Table of Contents

Chapter 1

Introduction: Some Representative Problems

This chapter consists of 6 different problems, namely Stable Matching, Interval Scheduling, Weighted Interval Scheduling, Bipartite Matching, Independent Set and Competitive Facility Location. There is a detailed explanation about Stable Matching, with its history, examples, design of its algorithm, its analysis, extensions and proofs. For the rest, the chapter provides information on how these problems are to be dealt with.

Stable Matching

David Gale and Lloyd Shapley, two mathematical economists designed the Stable Matching Problem in 1962, to design a self-enforcing matching algorithm to match elements of Set X with elements of Set Y depending on their preferences and limits.
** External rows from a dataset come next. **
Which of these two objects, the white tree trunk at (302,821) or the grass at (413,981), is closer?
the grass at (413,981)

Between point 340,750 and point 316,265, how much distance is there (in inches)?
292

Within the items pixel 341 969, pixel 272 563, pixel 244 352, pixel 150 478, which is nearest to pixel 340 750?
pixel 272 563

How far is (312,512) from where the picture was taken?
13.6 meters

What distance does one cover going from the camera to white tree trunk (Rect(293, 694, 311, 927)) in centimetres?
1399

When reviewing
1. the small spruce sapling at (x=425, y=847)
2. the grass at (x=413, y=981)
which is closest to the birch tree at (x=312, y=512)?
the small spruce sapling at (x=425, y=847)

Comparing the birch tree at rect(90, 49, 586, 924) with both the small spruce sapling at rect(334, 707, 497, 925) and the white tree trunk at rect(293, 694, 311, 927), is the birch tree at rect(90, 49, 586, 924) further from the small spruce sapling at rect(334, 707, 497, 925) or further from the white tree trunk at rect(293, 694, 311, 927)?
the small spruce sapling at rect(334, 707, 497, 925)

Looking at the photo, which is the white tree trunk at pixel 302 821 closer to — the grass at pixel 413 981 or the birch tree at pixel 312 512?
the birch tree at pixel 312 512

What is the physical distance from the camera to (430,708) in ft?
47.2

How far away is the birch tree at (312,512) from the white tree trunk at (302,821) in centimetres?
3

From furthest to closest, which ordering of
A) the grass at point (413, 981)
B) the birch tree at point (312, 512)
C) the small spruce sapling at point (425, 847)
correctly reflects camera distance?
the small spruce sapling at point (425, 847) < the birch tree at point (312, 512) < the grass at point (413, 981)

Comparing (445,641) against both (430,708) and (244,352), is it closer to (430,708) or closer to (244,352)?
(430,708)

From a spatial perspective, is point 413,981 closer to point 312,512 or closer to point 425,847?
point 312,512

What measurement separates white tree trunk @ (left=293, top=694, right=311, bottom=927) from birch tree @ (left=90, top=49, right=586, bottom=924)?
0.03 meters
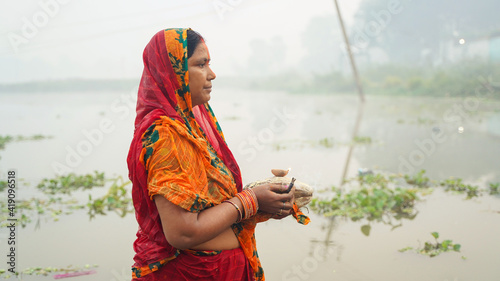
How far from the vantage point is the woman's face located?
1768 millimetres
The book gives an example of one such Stable Matching Problem: a set of men to be matched with a set of equal number of women to get married to.

Algorithm

Analysis

Interval Scheduling

The goal of this problem is to maximize the number of requests for a resource which can be used by a single person at a time. For this, we say a set of requests are compatible if no two requested intervals do not overlap. Out of all these compatible sets, we choose the one with the maximum size. This is an example of “Greedy Algorithm”.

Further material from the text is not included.